Après la fin de la guerre, nous avons pu quitter ce pays avec d’autres Juifs porteurs de (faux) passeports polonais ; nous avons passé quelques mois dans des camps de Personnes Déplacées en Allemagne puis avons rejoint la France et, enfin, les États-Unis. La Société d’Aide aux Immigrants Juifs (HIAS) nous a assigné un appartement à Cleveland mais, en route, nous avons obtenu une audience privée avec le Rabbi à New York. C’était en 1953, j’avais treize ans. Mon grand-père avait du mal à marcher mais, dès qu’il entra, le Rabbi se leva et vint à notre rencontre ; il demanda plusieurs fois à mon grand-père de s’asseoir mais celui-ci refusa par respect. Puisqu’il ne voulut pas s’asseoir, le Rabbi resta lui aussi debout, conformément aux lois du respect des professeurs.

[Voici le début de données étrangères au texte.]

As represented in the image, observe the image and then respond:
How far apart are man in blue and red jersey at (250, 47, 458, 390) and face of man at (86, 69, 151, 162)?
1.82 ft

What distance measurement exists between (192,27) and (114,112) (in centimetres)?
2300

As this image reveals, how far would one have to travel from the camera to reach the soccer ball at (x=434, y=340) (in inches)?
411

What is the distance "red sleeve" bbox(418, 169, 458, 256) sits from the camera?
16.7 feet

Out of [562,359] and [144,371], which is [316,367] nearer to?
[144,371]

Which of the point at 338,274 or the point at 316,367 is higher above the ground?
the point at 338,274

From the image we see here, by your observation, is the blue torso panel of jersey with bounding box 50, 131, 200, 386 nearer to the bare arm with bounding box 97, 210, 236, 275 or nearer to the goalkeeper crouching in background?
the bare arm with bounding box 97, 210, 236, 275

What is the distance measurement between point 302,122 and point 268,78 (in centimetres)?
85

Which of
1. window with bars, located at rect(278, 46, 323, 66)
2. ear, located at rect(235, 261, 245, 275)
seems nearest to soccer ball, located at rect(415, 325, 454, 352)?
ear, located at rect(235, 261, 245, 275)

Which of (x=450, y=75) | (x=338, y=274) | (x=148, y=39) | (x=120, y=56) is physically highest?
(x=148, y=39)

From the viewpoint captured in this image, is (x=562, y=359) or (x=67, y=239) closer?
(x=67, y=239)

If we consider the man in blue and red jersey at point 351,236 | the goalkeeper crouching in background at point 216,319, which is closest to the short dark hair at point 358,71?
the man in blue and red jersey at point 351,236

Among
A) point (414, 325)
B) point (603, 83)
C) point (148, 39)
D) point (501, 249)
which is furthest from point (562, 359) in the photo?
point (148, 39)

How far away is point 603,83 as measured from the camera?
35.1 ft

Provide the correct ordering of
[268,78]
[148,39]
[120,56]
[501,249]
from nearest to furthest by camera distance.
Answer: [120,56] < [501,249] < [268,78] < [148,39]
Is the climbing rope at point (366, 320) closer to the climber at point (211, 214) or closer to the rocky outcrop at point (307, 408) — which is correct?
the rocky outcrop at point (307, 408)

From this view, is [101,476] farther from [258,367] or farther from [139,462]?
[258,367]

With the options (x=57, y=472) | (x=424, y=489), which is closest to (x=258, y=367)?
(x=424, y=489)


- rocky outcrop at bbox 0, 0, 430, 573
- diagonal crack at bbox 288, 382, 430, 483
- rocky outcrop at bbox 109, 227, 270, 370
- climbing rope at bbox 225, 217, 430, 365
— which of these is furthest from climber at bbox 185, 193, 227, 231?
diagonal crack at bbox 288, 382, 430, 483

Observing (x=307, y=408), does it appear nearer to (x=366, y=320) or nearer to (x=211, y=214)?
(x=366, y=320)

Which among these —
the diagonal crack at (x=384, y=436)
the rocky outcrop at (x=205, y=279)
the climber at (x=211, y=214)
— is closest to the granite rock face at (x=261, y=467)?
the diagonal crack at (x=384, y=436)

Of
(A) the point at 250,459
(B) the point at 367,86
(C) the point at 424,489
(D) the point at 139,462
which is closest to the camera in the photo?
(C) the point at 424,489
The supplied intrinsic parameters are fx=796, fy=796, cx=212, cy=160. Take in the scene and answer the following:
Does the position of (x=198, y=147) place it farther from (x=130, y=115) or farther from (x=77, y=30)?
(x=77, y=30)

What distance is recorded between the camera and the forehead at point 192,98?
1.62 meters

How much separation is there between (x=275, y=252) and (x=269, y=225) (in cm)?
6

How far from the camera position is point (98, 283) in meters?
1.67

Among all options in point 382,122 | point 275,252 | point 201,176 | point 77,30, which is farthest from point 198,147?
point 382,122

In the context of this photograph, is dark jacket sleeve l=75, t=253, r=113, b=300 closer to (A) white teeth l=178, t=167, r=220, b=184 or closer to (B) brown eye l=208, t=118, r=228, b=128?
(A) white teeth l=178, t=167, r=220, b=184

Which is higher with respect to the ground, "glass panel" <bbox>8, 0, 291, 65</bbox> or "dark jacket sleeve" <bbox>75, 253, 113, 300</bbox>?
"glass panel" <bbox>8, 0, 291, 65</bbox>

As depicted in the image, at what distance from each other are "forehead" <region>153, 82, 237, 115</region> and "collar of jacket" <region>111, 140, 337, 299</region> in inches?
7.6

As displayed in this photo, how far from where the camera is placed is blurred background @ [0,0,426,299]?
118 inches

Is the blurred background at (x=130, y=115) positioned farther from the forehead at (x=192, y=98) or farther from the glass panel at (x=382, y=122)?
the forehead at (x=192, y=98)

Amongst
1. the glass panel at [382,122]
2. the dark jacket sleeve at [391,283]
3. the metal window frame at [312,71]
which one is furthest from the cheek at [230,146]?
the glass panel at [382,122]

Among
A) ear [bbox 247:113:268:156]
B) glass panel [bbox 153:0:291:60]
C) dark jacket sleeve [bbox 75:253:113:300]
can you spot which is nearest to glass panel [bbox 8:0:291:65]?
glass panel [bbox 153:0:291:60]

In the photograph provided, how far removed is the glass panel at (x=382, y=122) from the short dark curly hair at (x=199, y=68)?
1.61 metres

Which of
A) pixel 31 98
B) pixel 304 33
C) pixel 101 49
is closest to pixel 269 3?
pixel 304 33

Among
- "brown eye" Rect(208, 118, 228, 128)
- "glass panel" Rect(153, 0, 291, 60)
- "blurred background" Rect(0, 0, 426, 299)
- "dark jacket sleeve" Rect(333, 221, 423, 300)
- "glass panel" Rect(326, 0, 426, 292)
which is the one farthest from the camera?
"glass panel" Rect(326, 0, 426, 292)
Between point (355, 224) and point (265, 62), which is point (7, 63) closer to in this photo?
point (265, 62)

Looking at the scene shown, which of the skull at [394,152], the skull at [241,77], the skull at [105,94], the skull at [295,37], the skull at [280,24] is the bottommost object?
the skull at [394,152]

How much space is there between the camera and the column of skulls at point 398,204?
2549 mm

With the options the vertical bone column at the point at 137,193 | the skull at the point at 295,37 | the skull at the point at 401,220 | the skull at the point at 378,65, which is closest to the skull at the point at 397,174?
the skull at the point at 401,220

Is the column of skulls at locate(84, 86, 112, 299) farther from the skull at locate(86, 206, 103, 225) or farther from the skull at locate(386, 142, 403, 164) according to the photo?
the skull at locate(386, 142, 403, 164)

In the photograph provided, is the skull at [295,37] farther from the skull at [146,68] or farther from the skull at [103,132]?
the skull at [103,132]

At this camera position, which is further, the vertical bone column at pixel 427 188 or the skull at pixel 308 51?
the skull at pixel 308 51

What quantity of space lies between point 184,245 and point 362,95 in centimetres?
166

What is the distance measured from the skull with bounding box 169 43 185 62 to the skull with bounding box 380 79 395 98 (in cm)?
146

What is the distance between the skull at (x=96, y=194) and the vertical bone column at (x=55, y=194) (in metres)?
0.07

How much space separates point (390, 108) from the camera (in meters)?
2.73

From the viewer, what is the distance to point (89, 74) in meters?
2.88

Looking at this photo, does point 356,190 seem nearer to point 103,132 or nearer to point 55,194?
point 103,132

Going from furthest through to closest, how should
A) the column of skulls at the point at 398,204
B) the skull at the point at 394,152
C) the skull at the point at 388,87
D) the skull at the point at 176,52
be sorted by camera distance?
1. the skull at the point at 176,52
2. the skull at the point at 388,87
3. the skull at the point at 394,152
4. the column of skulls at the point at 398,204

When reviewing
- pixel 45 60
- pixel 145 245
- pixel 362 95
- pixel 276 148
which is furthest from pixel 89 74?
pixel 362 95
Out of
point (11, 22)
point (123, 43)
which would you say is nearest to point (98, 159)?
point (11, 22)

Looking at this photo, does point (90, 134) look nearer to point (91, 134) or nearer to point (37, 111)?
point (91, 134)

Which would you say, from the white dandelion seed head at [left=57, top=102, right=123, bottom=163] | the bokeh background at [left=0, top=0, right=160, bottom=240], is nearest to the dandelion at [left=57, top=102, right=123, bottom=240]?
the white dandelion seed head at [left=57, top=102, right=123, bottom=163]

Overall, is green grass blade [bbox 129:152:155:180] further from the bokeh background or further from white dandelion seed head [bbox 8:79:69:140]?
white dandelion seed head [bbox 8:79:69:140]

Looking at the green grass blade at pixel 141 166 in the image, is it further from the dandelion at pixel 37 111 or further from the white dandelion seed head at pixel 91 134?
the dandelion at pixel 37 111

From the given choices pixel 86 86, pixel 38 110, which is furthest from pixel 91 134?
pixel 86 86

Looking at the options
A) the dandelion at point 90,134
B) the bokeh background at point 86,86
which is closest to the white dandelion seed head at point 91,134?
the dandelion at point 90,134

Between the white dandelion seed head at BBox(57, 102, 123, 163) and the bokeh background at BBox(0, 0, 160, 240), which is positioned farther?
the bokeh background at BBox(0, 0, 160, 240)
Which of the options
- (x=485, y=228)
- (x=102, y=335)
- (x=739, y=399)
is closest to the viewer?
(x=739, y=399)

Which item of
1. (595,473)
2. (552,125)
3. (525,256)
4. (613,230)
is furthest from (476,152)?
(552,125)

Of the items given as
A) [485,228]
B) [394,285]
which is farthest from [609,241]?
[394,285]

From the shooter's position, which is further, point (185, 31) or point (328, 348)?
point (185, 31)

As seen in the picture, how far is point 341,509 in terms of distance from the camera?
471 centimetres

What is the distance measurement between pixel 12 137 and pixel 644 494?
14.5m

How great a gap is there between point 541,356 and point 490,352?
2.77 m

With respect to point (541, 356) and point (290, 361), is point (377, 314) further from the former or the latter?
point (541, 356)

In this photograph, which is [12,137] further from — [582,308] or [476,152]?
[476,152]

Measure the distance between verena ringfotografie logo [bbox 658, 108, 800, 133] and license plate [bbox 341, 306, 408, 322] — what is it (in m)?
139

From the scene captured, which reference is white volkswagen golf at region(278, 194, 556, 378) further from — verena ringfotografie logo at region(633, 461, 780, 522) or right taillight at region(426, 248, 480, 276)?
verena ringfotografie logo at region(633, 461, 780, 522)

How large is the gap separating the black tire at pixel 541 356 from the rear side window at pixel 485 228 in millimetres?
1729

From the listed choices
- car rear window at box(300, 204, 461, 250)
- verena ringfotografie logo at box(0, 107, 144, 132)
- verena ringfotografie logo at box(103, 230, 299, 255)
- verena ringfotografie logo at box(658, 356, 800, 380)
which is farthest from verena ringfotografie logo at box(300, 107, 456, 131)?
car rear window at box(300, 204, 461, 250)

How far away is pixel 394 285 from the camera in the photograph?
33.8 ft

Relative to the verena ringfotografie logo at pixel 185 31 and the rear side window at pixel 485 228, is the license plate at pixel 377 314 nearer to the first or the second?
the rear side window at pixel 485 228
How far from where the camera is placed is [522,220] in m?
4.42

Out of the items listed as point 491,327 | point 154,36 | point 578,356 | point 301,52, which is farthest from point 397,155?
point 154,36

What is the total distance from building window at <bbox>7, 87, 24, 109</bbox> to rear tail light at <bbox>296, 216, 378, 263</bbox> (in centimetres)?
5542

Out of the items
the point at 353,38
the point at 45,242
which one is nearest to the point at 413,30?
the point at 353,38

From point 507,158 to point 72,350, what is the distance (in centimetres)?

Après quelques années passées à Cleveland où ma mère ne se sentait pas à l’aise, toute la famille s’installa à New York. Même si la vie dans le quartier ‘hassidique de Crown Heights était plus facile et plus agréable, ma mère ne cessait de pleurer car ses deux frères, Yossef et Chalom Eliahou Vilenkin étaient restés coincés en Russie, sans permission de quitter le pays. Elle priait constamment pour leur libération et, chaque fois que le Rabbi prononçait un discours aux Congrès de femmes Loubavitch et bénissait chacune des participantes, elle suppliait le Rabbi de promettre que ses frères pourraient eux aussi jouir de la liberté. Mais, pour une raison mystérieuse, le Rabbi lui accordait toutes sortes de bénédictions - sans mentionner ses frères.

Une fois - je crois que c’était en 1970 - je l’ai accompagnée. Alors que nous attendions dans la queue, ma mère me demanda à voix basse mais d’un ton ferme : « C’est peut-être de la ‘Houtspa (audace) de ma part mais je ne sortirai pas d’ici tant que le Rabbi ne m’aura pas accordé sa bénédiction pour mes frères ! ».

Cependant, une fois de plus, le Rabbi la bénit sans mentionner ses frères. Elle prit une profonde inspiration et supplia : « Rabbi ! Une bénédiction pour mes frères ! »

Le visage du Rabbi devint très sérieux et il regarda par terre pendant un long moment. Puis il releva la tête et, avec un large sourire, annonça que D.ieu aiderait ses frères à sortir de Russie la même année et qu’elle les reverrait très bientôt !

Il faut savoir qu’en Russie, de leur côté, mes deux oncles avaient chaque année déposé une demande de sortie qui avait, à chaque fois, été refusée. Découragés, ils comprirent que cela ne servait à rien de demander et qu’ils étaient condamnés à passer le reste de leur vie en Union Soviétique. Ils décidèrent cependant de tenter leur chance encore une dernière fois. C’était juste après que ma mère avait eu la ‘Houtspa d’implorer la bénédiction du Rabbi mais ils ne le savaient pas. Miraculeusement cette fois-là, ils reçurent la permission tant rêvée, sans aucune explication !

Quand ils quittèrent la Russie, Yossef s’installa à Crown Heights (New York) afin d’être proche du Rabbi. Chalom Eliahou s’installa en Israël mais le Rabbi lui envoya un billet d’avion pour qu’il vienne passer les fêtes de Tichri à Crown Heights.

Quand il entra en audience privée, le Rabbi remarqua : « Vous avez de la chance que votre sœur vous a littéralement extirpés de Russie ! ».

Par ces mots, le Rabbi confirmait qu’il était bien conscient des supplications de ma mère durant toutes ces années. Et je suppose qu’il avait été nécessaire qu’elle prie et supplie aussi longtemps pour que la bénédiction lui soit accordée.